Community spirit was not a nicety in these villages but a survival mechanism. Alone, a single villager was vulnerable, but as part of a village community, he or she grew resilient, strong and able to thrive no matter what.
Sharing was the key to everything. Traditional Korean dining tables are small, low and portable. Even today, families often have up to ten of these tables, and more modern pieces have foldable legs for easier storage. As Koreans typically ate seated on the floor, squeezing a few extra guests in at the dinner table was easy. When more people came, out would come more of these small tables, thus a dozen or so guests could easily be accommodated in this fashion with relative ease.
As such, eating was fluid. A farmworker might eat at home at lunchtime, but at a neighbor’s in the evening.

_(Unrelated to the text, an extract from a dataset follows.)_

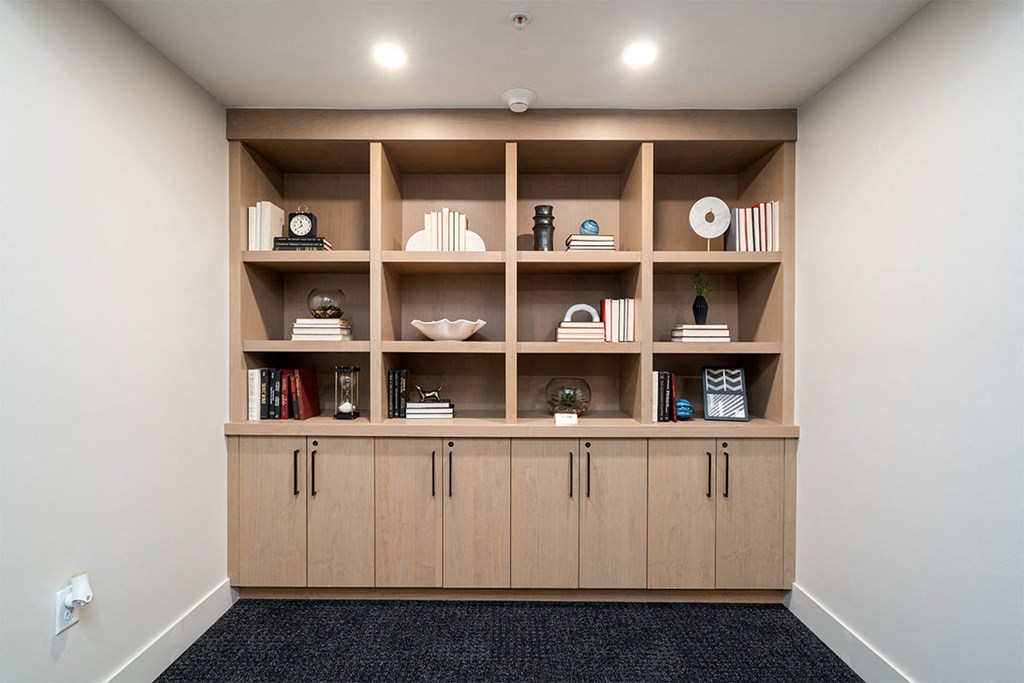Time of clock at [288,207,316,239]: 11:39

What little people had, they shared with the community. A guest was never turned away. Cooks often made banchan (condiments accompanying the main staple of rice) in vast batches with neighbors. Or if they made their own supplies, they would surely share, knowing full well that when the family next door made food, they also would receive a portion.
Eating alone was unheard of. Everything was shared, eaten from communal dishes, and made available to one and all.
The Korean village system has long gone but this ethos persists.
Even at Korean offices today, eating a snack at one’s cubicle or desk without offering to share it with colleagues remains a major faux pas.
Big celebratory occasions like a wedding or childbirth involve food and gifts. So here, too, Koreans instinctively feel the urge to share, giving out tteok (sweet rice cakes) to up to hundreds of coworkers and neighbors.
To celebrate a promotion at work, Koreans often buy food for colleagues. Even buying a box of fruit for one’s family often means giving a few pieces to the family next door.
Chuseok is a great time to see Korean sharing on full show. Yet the longer you stay in Korea, the more you realize that this custom is a national trait, a spirit that permeates every single aspect of life.